- Promotional poster
- Directed by: Saran Barnun
- Written by: Saran Barnun
- Produced by: Saran Barnun, Jonathan Bayle
- Starring: Rene Heger Jesse Woodrow Paris Hilton Jason Shaw Eric Priestley James DeBello Vince Rimoldi Melissa Smith
- Cinematography: Alice Brooks
- Edited by: Don Adams Harry James Picardi
- Music by: Peter Karr
- Release date: 2004;
- Running time: 91 minutes
- Country: United States
- Language: English

= The Hillz =

The Hillz is a 2004 film written and directed by Saran Barnun and starring Rene Heger, Jesse Woodrow, and Paris Hilton. It centers around four kids from Beverly Hills who form a ruthless gang. The entire film features Steve's (Woodrow) feeble attempts to obtain Heather Smith (Hilton) as his girlfriend, and a ruthless rebel child with some clear psychological disorders named Duff and his friend T trying to earn respect in their gang.

==Plot==
The film follows the experiences of a promising athlete named Steve and his friends who live in a small southern California town. Steve's three friends, Duff, Seb, and T, all come from wealthy families and spend most of their time getting high, drinking at parties, and harassing Ahkmed, a convenience store clerk. After finding a gun in a girl's house, Duff starts violently pursuing a life of crime with T, the loudmouthed instigator with a Napoleon complex, at his side.

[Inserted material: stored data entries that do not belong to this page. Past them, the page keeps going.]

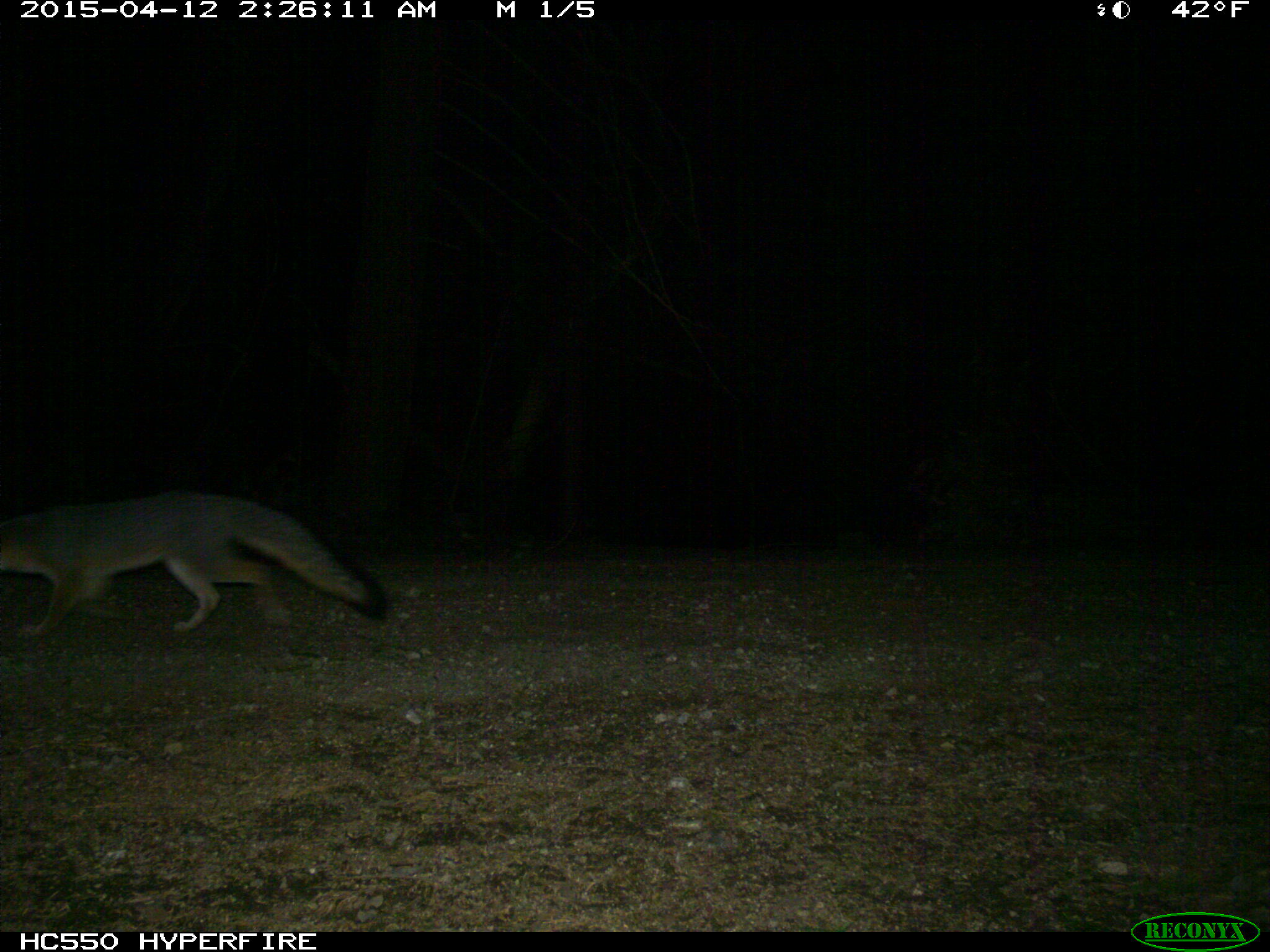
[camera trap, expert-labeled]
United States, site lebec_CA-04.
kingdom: Animalia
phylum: Chordata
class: Mammalia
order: Carnivora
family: Canidae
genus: Urocyon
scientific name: Urocyon cinereoargenteus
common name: gray fox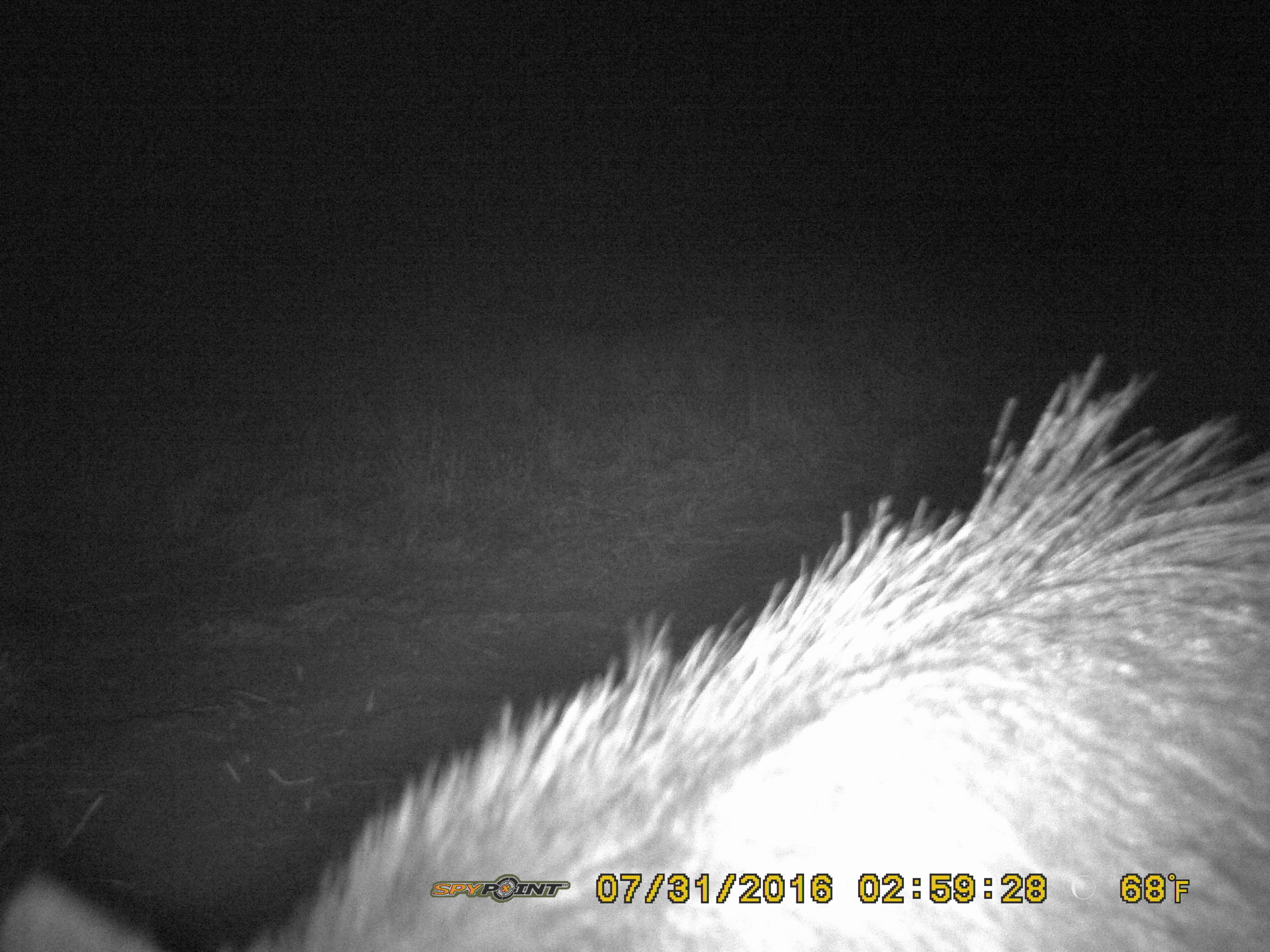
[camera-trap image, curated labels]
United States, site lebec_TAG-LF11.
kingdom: Animalia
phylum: Chordata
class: Mammalia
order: Artiodactyla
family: Suidae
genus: Sus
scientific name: Sus scrofa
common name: wild boar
Sus scrofa (wild boar).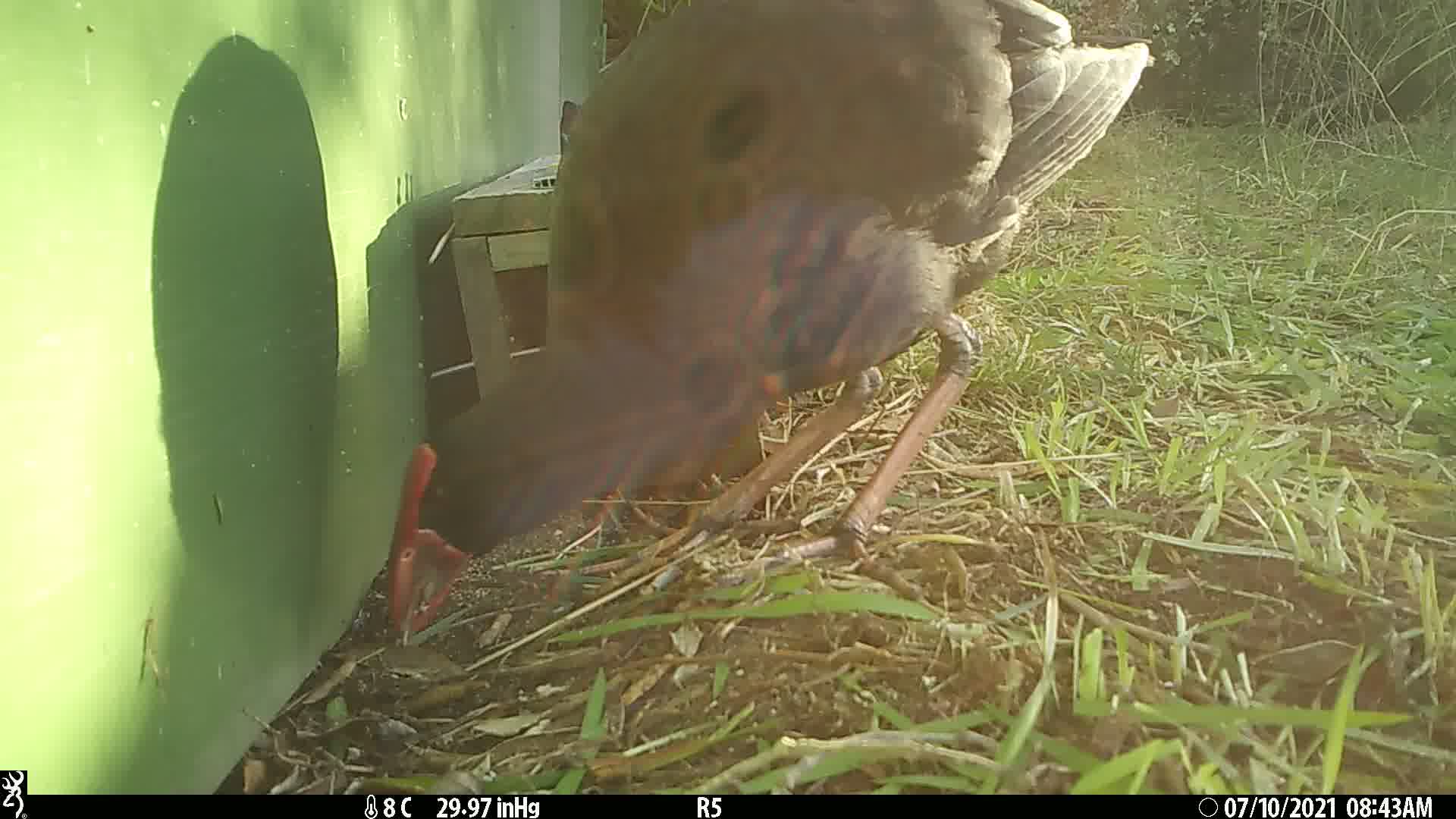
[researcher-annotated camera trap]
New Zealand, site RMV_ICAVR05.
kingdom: Animalia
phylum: Chordata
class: Aves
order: Gruiformes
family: Rallidae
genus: Porphyrio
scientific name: Porphyrio melanotus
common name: australasian swamphen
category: pukeko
Pukeko (australasian swamphen) (Porphyrio melanotus).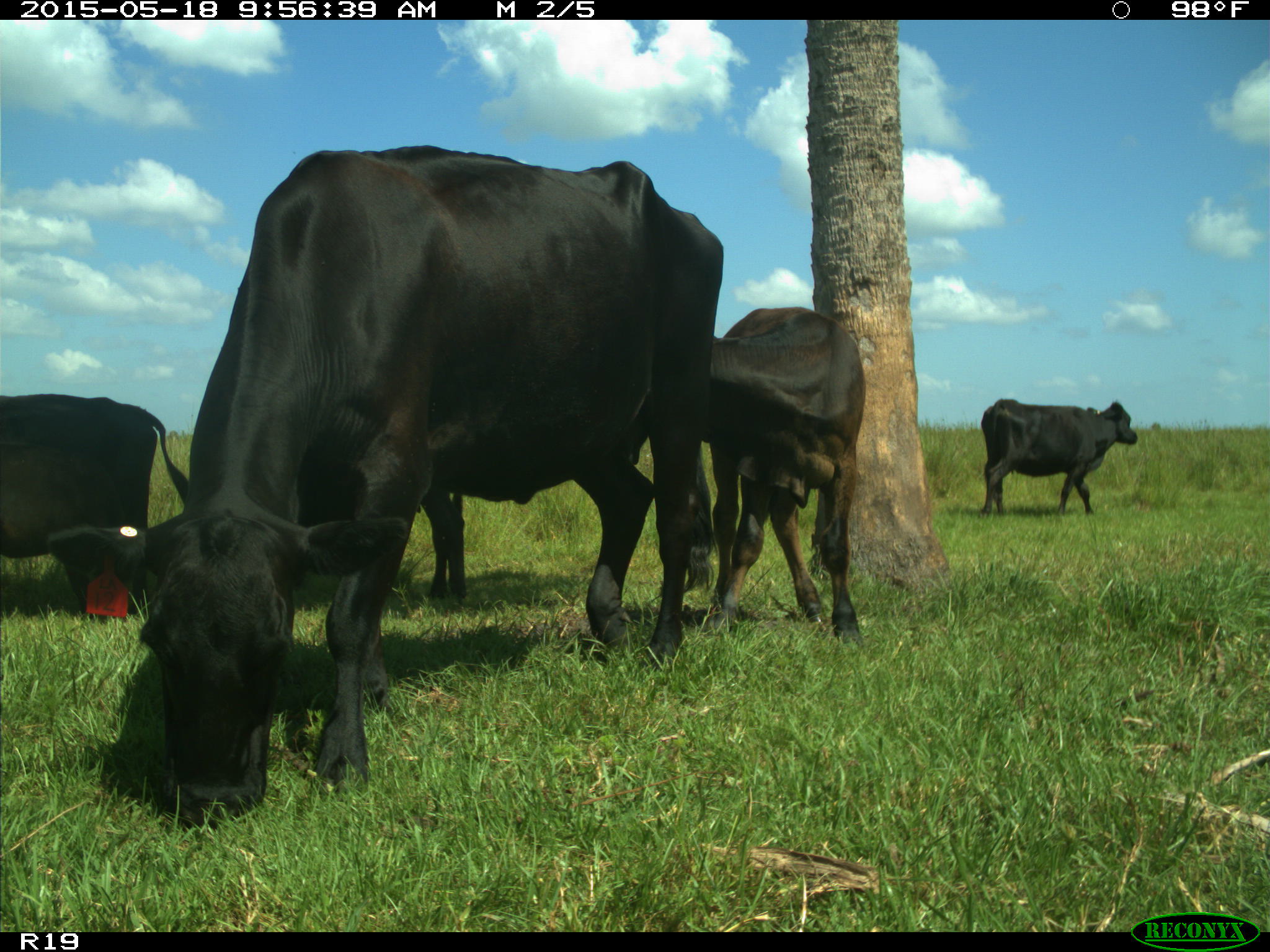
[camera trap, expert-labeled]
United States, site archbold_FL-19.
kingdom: Animalia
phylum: Chordata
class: Mammalia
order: Artiodactyla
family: Bovidae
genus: Bos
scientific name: Bos taurus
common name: domestic cow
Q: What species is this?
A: Bos taurus (domestic cow).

After Duff kills a kid who volunteers at the police department, the story fades away and we come back to find Steve returning home from college a year later just after being successful in college baseball. Steve came back to get his dream girl, Heather Smith, who told him that if he made it as a baseball player she would consider dating him. Steve runs into Duff's gang. Things spiral out of control for Steve as we learn that Duff and T have become submerged in what they think is one of the hardest gangs ever. In fact, shortly after Steve joins up with Duff and T, he witnesses them kill a man in broad daylight in the middle of the street over $80.

As the story unfolds, it is clear that Heather is being used and abused by her new boyfriend Todd, whom she is reluctant to leave for Steve. Later Steve convinces Seb, who broke his ties with Duff's crew, to come out and party with Duff and the old gang for a night. T insults two Korean men by calling them Gooks, who then fire an Uzi into Duff's car, killing Seb. Duff and T were later sold out to a crooked undercover cop and the older brother of the man who was previously shot over $80. They killed T and then a narcotics officer, and his team busted the door down and were all killed.

The end of the movie has Steve and Duff driving along the street when a couple of young kids throw something at Duff's car causing the two get to out of the car and chase after them. As they get near the kids, one of them turns, pulls a gun, and shoots Duff and Steve, killing them both.